My mother is dying. Not today, not even tomorrow. But slowly, piece by piece, she is dying. And as she disintegrates piece by piece, so do I. I too am dying. I am emotionally dying. You wouldn’t know it to look at me. You probably wouldn’t even realise if you spoke to me. But I am. Slowly, secretly, quietly on the inside. Hidden away. Friends have not yet realised I have severed ties, that I can no longer abide trivial conversations or even manage to be polite. My ability to cheerily chitchat was the first part of me to dissolve. The quivering mess of raw nerves inside my calm outer shell start to expand if I interact with others in reality too long. They threaten to break the fragile cover and reveal their ugliness to the outside world, and I cannot allow that to happen. I am smart enough to feign commitments, to create obligations which prevent me from more than the obligatory, fleeting “hi, must run.”

It is getting harder and harder to leave the cocoon of my bed. But leave it I must, for as my mother leaches life, I must step into her void. She tells me she feels guilty for my illness. I tell her it is not her, it’s me. But I have now realised what a fraudulent life I have led for years. All the time I battled forwards, coping with whatever life tossed my way, laughing in the face of the Gods, little did I know that a gentle, firm hand was placed firmly in the small of my back, propelling me onwards, upwards. My Mother’s hand. It is only now as her frailties eat away her life I realise how much strength was within that small hand. How much of who I am, belongs to her. The hardest battle of my life must now be completed without her, for it is her loss, her death, I am fighting. Fighting a war I will not win. If I stay in bed and utilise the phone as my connection to the outside world I can fool my embattled, weary psyche that all is well. All is as it was, even as her disembodied voice betrays her weakness down the line. But my pretence is short-lived as I cannot abandon her for more than a day, and taking that one selfish day of denial unleashes endless feelings of guilt.

My body is now synchronising itself in sympathy with hers. Physically, as the cancer ravages her frail body, I am falling apart. Is it that we are so aligned, so close my whole physical being links to the betrayal of her body?

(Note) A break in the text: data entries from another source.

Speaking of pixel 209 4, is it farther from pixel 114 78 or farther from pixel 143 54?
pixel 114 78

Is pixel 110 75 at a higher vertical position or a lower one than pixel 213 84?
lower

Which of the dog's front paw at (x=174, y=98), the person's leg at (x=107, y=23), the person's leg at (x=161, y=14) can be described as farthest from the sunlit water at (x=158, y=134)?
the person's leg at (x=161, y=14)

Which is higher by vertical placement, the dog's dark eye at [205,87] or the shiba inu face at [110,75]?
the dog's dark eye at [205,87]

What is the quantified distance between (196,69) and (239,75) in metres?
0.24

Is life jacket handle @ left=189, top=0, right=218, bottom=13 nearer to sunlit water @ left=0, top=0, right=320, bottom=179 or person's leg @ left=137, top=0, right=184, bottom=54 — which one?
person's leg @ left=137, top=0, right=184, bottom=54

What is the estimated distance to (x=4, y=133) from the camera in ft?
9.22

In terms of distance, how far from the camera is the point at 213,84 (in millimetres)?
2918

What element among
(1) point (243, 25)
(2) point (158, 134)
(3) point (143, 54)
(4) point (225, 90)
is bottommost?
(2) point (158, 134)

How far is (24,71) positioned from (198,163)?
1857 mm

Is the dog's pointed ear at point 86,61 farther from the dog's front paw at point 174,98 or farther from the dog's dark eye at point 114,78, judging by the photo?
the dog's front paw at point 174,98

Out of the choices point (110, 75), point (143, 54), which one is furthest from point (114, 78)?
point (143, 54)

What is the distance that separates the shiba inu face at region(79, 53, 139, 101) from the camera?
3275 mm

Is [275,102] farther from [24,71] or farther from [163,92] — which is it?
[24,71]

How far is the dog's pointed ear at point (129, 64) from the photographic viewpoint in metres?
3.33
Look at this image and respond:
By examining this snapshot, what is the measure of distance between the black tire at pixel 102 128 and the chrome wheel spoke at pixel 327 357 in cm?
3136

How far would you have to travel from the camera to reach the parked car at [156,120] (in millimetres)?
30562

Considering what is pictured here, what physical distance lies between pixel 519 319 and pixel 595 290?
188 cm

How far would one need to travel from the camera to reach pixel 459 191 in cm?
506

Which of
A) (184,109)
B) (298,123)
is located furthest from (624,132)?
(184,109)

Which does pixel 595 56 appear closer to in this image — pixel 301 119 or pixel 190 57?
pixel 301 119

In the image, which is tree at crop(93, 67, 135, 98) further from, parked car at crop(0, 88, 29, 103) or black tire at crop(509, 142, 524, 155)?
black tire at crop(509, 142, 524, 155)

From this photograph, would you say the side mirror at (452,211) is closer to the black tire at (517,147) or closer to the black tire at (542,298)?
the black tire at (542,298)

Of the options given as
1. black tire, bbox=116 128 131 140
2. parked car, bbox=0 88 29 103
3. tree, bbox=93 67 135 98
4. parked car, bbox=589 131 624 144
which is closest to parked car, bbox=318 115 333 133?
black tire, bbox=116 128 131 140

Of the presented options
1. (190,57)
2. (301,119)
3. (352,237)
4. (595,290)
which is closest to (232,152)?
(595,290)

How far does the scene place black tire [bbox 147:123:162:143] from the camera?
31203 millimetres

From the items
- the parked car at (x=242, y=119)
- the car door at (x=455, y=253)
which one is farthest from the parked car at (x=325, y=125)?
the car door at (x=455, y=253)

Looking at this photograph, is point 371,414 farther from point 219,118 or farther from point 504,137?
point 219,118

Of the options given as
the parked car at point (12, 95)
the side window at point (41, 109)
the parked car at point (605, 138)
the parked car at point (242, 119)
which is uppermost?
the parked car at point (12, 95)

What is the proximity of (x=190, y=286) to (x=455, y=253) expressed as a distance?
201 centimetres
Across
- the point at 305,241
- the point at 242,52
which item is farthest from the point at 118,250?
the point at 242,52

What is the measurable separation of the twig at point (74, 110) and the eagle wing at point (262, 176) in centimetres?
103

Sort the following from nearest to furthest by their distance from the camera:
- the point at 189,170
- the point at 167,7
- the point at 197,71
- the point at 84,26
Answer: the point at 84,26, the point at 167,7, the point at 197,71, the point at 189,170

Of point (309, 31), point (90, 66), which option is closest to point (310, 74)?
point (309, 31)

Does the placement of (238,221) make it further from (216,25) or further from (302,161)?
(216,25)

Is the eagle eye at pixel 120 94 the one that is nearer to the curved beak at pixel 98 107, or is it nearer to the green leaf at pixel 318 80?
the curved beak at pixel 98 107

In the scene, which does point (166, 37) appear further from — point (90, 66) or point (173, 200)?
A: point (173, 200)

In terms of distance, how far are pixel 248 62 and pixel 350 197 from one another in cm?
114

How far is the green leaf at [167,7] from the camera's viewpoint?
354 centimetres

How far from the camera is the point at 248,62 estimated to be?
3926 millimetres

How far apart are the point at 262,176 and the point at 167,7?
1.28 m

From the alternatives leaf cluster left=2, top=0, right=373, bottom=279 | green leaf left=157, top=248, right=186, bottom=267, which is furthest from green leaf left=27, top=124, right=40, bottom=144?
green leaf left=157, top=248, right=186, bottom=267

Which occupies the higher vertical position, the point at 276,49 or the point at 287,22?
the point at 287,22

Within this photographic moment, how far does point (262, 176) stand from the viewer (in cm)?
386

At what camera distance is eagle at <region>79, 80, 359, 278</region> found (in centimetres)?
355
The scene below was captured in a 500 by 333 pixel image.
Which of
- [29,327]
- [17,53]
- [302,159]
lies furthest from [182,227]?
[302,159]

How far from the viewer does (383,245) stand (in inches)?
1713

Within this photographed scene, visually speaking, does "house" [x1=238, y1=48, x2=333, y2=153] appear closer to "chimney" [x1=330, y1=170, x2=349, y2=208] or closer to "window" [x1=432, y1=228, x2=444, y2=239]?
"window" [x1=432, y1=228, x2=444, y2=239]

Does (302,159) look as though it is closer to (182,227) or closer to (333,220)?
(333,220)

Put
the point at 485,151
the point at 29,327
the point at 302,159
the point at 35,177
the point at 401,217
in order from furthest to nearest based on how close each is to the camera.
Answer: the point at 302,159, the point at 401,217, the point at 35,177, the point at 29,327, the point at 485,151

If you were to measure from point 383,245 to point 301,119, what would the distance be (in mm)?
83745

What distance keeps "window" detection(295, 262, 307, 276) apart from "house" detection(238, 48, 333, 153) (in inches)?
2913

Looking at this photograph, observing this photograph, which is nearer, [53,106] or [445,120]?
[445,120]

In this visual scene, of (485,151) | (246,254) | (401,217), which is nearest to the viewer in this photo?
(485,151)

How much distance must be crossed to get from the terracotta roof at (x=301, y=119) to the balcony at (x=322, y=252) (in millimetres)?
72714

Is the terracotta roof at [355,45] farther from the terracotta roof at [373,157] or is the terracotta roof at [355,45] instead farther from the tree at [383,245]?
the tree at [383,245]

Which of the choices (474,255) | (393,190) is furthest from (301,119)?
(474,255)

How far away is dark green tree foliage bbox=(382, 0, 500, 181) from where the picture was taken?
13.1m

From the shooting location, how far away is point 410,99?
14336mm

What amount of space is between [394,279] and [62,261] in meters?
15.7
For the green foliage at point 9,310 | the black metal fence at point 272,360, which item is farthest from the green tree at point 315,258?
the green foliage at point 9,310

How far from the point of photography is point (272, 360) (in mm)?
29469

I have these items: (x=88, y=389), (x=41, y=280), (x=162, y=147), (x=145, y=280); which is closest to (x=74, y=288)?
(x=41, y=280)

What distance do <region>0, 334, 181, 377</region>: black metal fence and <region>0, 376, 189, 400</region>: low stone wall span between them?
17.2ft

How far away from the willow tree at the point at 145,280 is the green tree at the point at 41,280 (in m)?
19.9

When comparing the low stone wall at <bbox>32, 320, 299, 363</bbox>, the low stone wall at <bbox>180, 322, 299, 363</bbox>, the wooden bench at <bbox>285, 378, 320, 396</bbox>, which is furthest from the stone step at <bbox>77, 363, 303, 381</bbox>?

Or is this just the physical manifestation of my weakness, my selfishness, my inability to save her? As I do not cope emotionally, my body reacts physically. Logically, I know I cannot rescue her, I know nobody can, but that does not deafen my heart’s response. Nor can my logic quell my small bursts of hope, the little explosions of maybe that help me to get out of bed each day and drag my deteriorating carcass into the shower in readiness for another day as her carer. Carer, such an ambiguous word. I am her daughter, her friend, these are my roles, and I should not have to destroy her dignity by helping her do the most demeaning of tasks. My soul weeps when I look at her sad, solemn face. Through her own tears she thanks me, in a quiet ladylike manner, so refined even in the face of degradation by age and illness. My Mum, oh Mum.

This is where it ends.  A week later she was rushed off in the ambulance and as her life was renewed, so too was I. This is not a piece I thought I would ever share but posting about our drive home made me realise how blessed I am, and how close it all came to this emotional house of cards falling down.

1 comment:

E. said...

Wow. That is so touching. I'm glad that your mum got the help she needed.